But I am definitely more free if the government actually prevents
(ex-?)criminals from harming me. A sovereign is responsible when criminals
harm people; they have the ability to institute high- and low-tech measures to
vastly reduce crime. The government I'm familiar with (USG) does very little,
because of structural problems.

------
maxklein
My company is setup in singapore. Everything in singapore can be done online.
You can log into every government service using the net. Which is all very
convenient.

I think what westernerners misunderstand about singapore is exemplified by the
"press button for green man" sign:
<http://www.flickr.com/photos/greta325/4906069350/>

Singapore has a lot of people from cultures that don't pay attention to
cleanliness and orderliness. So they have very clear and obvious signs and
rules as well as punishments, so that people will conform. Westerners were
already brought up in such cultures, they don't need to be shown so
explicitly.

Also, Singapore has a lot of seedy stuff going on. They let in thai girls who
act as hostesses on 6 month working visas to work in singapore as hostesses,
for example. Singapore has organized seediness.

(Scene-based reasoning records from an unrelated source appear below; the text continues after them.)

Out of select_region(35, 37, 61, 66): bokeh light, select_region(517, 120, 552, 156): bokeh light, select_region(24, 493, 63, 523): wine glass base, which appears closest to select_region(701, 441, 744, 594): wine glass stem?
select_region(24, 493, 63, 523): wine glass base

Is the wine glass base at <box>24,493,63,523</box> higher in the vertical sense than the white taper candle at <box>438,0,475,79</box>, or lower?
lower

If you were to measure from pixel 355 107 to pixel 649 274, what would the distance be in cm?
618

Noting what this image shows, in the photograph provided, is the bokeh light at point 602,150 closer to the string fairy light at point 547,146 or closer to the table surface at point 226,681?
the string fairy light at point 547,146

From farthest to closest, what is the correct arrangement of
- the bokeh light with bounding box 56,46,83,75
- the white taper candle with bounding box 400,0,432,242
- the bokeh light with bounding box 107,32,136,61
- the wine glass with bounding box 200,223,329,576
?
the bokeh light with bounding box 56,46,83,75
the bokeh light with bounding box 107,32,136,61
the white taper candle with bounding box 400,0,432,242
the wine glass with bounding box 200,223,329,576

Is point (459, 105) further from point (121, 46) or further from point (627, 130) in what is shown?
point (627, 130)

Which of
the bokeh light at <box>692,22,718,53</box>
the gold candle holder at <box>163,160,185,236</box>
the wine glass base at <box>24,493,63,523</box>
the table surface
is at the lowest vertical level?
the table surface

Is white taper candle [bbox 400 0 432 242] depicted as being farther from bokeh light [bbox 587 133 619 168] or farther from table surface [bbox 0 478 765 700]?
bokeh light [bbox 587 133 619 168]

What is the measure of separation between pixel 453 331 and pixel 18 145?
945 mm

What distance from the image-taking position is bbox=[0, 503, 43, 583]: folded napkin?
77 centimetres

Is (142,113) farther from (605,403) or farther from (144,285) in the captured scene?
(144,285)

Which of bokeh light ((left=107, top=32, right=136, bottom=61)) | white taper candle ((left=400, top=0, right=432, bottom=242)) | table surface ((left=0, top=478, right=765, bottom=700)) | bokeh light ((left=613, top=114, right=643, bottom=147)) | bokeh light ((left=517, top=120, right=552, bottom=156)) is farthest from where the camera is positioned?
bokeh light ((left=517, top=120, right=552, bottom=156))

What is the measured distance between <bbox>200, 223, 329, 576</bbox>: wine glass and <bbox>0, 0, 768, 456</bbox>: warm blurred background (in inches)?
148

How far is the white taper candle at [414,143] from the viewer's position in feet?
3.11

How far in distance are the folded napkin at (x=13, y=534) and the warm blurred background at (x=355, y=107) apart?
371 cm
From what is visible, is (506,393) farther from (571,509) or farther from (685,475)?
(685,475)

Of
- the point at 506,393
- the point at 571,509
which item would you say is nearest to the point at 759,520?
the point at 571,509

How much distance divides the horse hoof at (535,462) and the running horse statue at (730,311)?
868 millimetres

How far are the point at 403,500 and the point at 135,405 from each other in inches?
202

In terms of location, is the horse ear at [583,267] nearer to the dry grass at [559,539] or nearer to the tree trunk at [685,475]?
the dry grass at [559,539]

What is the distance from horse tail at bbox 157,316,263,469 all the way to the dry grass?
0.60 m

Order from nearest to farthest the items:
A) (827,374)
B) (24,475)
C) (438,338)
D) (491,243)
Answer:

And if you talk to the people in singapore, almost everyone is perfectly
satisfied with what the government is doing. It has made a very high standard
of living and one of the best countries in south east asia. Why would they not
be satisfied?

------
kirvyteo
It is an old and famous article and there are some interesting facts about the
article you should know. You would think that the person charged, "Monetary
Authority of Singapore official Shanmugaratnam Tharman", would be facing the
death penalty or exiled, but sorry to disappoint you, he is now a Minister for
Finance, and with considerable clout.

Anyway, I live here and the article sounds exaggerated and over dramatized,
and at the end, I felt it was really humorous. People changed, places changed,
rules changed. A well written article doesn't make it real nor the well
rehearsed words of a politician. So to say "The author hits it spot on about
Singapore", is really bewildering.

I always like to compare the drugs laws here with the gun laws (or lack of) in
US. If you care about effectiveness or deaths, which one has ended up with
more deaths as a result of the laws based on per capita?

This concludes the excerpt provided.